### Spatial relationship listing
— Start —

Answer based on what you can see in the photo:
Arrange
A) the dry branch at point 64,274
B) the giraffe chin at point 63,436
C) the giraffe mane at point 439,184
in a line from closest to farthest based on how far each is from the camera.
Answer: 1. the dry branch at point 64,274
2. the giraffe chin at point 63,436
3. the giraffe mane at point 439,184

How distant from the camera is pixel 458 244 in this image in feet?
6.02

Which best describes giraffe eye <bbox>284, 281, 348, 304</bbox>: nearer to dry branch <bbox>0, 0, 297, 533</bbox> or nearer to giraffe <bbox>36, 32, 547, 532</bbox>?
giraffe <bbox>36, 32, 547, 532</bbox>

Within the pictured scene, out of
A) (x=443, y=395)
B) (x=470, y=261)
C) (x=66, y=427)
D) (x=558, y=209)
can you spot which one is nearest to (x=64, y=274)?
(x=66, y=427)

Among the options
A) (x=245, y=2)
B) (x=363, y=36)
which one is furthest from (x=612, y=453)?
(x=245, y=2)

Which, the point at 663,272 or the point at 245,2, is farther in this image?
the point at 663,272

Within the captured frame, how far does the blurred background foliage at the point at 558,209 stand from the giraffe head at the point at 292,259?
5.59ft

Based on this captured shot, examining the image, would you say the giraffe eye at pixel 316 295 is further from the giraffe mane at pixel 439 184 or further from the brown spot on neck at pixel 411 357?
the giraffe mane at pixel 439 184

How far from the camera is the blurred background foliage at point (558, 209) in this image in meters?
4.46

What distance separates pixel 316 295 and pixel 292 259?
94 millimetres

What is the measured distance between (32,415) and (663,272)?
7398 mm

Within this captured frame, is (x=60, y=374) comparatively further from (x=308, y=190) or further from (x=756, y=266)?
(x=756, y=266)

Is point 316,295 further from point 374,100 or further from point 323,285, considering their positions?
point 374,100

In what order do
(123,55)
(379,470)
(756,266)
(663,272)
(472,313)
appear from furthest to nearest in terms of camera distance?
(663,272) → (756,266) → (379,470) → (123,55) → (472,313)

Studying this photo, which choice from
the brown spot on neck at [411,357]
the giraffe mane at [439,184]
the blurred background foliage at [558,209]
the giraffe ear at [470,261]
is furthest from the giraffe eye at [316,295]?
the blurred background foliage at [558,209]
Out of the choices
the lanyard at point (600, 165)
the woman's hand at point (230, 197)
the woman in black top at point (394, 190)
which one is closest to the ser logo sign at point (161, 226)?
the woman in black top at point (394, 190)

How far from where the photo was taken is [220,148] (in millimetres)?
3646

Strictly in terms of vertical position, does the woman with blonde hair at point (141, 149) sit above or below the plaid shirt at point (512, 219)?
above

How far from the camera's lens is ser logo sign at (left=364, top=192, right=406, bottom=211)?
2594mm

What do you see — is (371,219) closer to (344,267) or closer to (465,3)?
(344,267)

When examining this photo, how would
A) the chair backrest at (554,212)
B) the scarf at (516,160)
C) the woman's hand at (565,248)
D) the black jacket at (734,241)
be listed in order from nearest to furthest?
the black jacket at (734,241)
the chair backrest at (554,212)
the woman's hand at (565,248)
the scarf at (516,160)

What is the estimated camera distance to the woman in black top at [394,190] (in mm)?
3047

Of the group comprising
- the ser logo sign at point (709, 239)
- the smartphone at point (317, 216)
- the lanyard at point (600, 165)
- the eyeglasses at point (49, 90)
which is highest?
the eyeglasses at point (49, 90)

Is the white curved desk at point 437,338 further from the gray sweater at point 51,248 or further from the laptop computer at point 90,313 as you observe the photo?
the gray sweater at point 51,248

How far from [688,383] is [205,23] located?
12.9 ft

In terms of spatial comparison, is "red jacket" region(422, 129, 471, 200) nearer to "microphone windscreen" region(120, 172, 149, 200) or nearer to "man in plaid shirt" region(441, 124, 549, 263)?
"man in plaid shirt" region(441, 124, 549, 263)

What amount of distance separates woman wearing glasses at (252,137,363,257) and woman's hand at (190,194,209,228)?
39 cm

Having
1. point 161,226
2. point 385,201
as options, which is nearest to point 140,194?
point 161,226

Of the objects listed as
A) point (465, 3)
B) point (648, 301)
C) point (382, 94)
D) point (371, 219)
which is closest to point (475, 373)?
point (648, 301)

— End —

### Exercise brief
Please rewrite the stretch of the listing from the line containing "In what order do" through the line containing "(663,272) → (756,266)" as a numbered list, leaving out any blank lines.

### Task solution
1. In what order do
2. (123,55)
3. (379,470)
4. (756,266)
5. (663,272)
6. (472,313)
7. appear from furthest to nearest in terms of camera distance?
8. (663,272) → (756,266) → (379,470) → (123,55) → (472,313)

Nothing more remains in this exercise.